Saturday, March 26, 2011

Public Art at Porter Square Station


Twice a week, I take public transportation from Brookline to Arlington to get to work at 13Forest. With such a long commute I have to plan my time perfectly, looking up train and bus times for the most efficient travel. While most MBTA users are worried about buses and trains running late, I've learned that I should be primarily concerned with how long it takes me to get off the T at Porter and make it to street level.

The Porter Square T stop is the deepest station in the Boston area, descending 105 feet below ground. The station contains three levels, connected by escalators and stairs. Together, the escalators reach 143 feet, and the stairs next to them contain 199 steps. The first time I discovered how far below I was I stared at the escalators in disbelief and became annoyed at how tedious the ascent would be. But over the past few weeks I have noticed the public art in the station, and now the walk up the escalator isn't so bad.

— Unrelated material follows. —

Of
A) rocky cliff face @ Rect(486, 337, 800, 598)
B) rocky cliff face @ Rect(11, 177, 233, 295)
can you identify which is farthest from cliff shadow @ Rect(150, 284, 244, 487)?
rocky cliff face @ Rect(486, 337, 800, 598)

The public art featured in the station is titled Glove Cycle, by Mags Harries. The piece is an installation of bronze castings of lost gloves flowing down the escalator and scattered throughout the station. The work is part of the Arts on the Line program, created by the Massachusetts Bay Transit Authority, and was commissioned for $30,000. The gloves are placed all around the station, on the escalators, in a corner pile, and even incorporated into the platform floor. Harries' statement on the piece notes that "the subway station is a daily ritual; a controlled pathway designed to move commuters as efficiently as possible. The positioning of the cast-bronze glove pieces echo the pattern and pauses of this ritual to make a sculptural narrative. The narrative begins at the subway’s token booth and ends on the train platform, a subway life cycle. The cycle brings commuters a sense of continuity as they go underground and return to the surface." The artist has also mentioned that the piece reflects abandoned gloves that get lost under winter snow and are revealed again in the spring. I believe this comment on the arrival of spring and renewal is something everyone in New England can appreciate.

I now look forward to walking through Porter and spotting the gloves. I've noticed that each time I walk through I discover a hidden glove that I had not seen the previous time. This element of surprise is something I believe is very important in art. Just like a painting that keeps drawing you in with hidden details, this sculpture and concept created by Harries continues to amaze me every week.